BEGIN Given text

Disables lagging replicas for distributed queries. See "Replication".

Sets the time in seconds. If a replica lags more than the set value, this replica is not used.

Default value: 0 (off).

Used when performing SELECT from a distributed table that points to replicated tables.

max_threads

The maximum number of query processing threads

excluding threads for retrieving data from remote servers (see the 'max_distributed_connections' parameter).

This parameter applies to threads that perform the same stages of the query processing pipeline in parallel. For example, if reading from a table, evaluating expressions with functions, filtering with WHERE and pre-aggregating for GROUP BY can all be done in parallel using at least 'max_threads' number of threads, then 'max_threads' are used.

By default, 8.

If less than one SELECT query is normally run on a server at a time, set this parameter to a value slightly less than the actual number of processor cores.

For queries that are completed quickly because of a LIMIT, you can set a lower 'max_threads'. For example, if the necessary number of entries are located in every block and max_threads = 8, 8 blocks are retrieved, although it would have been enough to read just one.

The smaller the max_threads value, the less memory is consumed.

max_compress_block_size

The maximum size of blocks of uncompressed data before compressing for writing to a table. By default, 1,048,576 (1 MiB). If the size is reduced, the compression rate is significantly reduced, the compression and decompression speed increases slightly due to cache locality, and memory consumption is reduced. There usually isn't any reason to change this setting.

Don't confuse blocks for compression (a chunk of memory consisting of bytes) and blocks for query processing (a set of rows from a table).

min_compress_block_size

For MergeTree" tables. In order to reduce latency when processing queries, a block is compressed when writing the next mark if its size is at least 'min_compress_block_size'. By default, 65,536.

The actual size of the block, if the uncompressed data is less than 'max_compress_block_size', is no less than this value and no less than the volume of data for one mark.

Let's look at an example. Assume that 'index_granularity' was set to 8192 during table creation.

We are writing a UInt32-type column (4 bytes per value). When writing 8192 rows, the total will be 32 KB of data. Since min_compress_block_size = 65,536, a compressed block will be formed for every two marks.

We are writing a URL column with the String type (average size of 60 bytes per value). When writing 8192 rows, the average will be slightly less than 500 KB of data. Since this is more than 65,536, a compressed block will be formed for each mark. In this case, when reading data from the disk in the range of a single mark, extra data won't be decompressed.

There usually isn't any reason to change this setting.

END Given text
BEGIN Recorded information

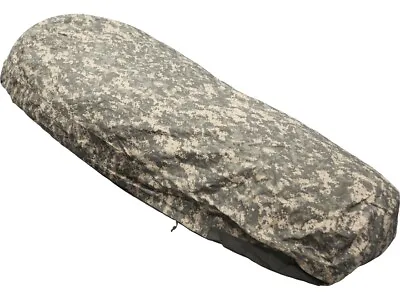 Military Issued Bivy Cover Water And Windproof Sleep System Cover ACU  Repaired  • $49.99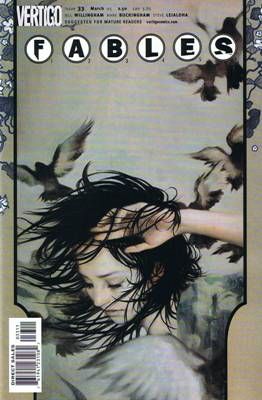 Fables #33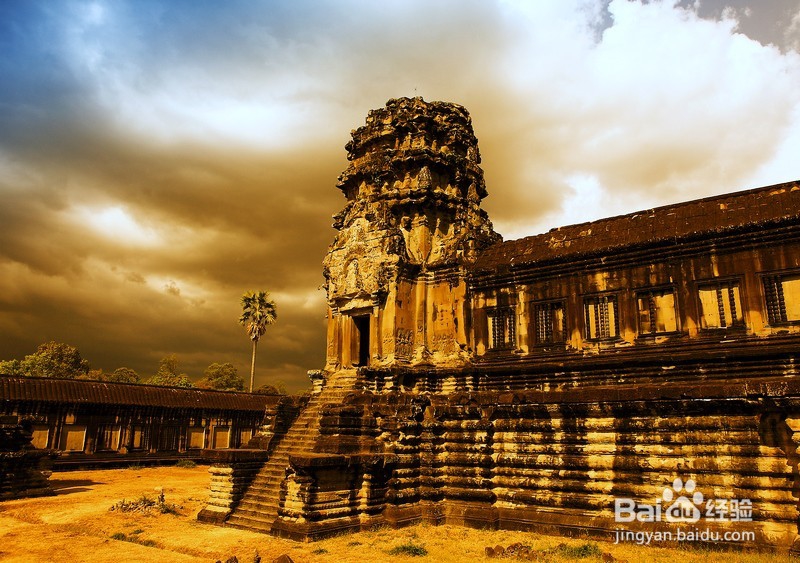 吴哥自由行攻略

END Recorded information
BEGIN Recorded information

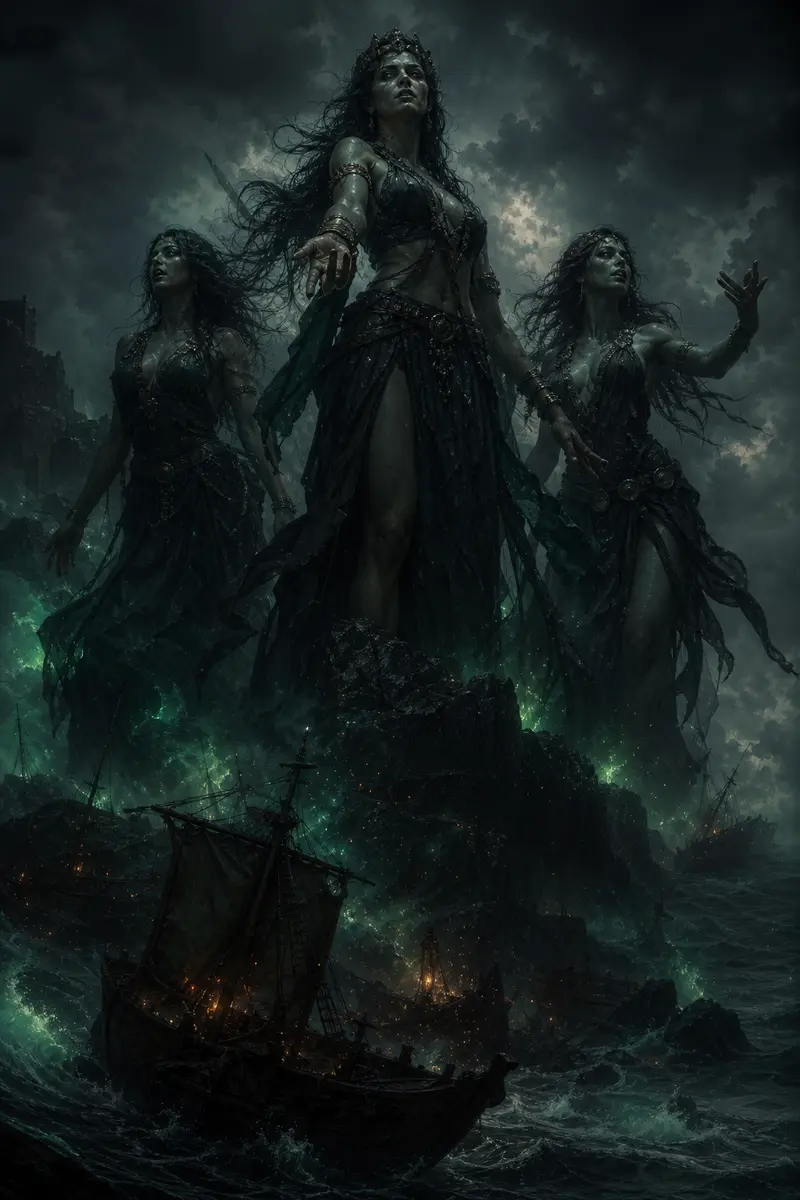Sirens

END Recorded information

Prompt 1: From the settings text, reproduce the passage from "excluding threads for" to "of processor cores.".
Prompt 2: According to the settings text, why is a compressed block formed for every two marks when a UInt32-type column is written? Answer in one to three sentences.

Response area 1:
excluding threads for retrieving data from remote servers (see the 'max_distributed_connections' parameter).

This parameter applies to threads that perform the same stages of the query processing pipeline in parallel. For example, if reading from a table, evaluating expressions with functions, filtering with WHERE and pre-aggregating for GROUP BY can all be done in parallel using at least 'max_threads' number of threads, then 'max_threads' are used.

By default, 8.

If less than one SELECT query is normally run on a server at a time, set this parameter to a value slightly less than the actual number of processor cores.

Response area 2: With 'index_granularity' set to 8192 and 4 bytes per value, writing 8192 rows yields only 32 KB of data per mark. A block is compressed at the next mark only once its size is at least min_compress_block_size, which is 65,536, so reaching that size takes two marks' worth of data.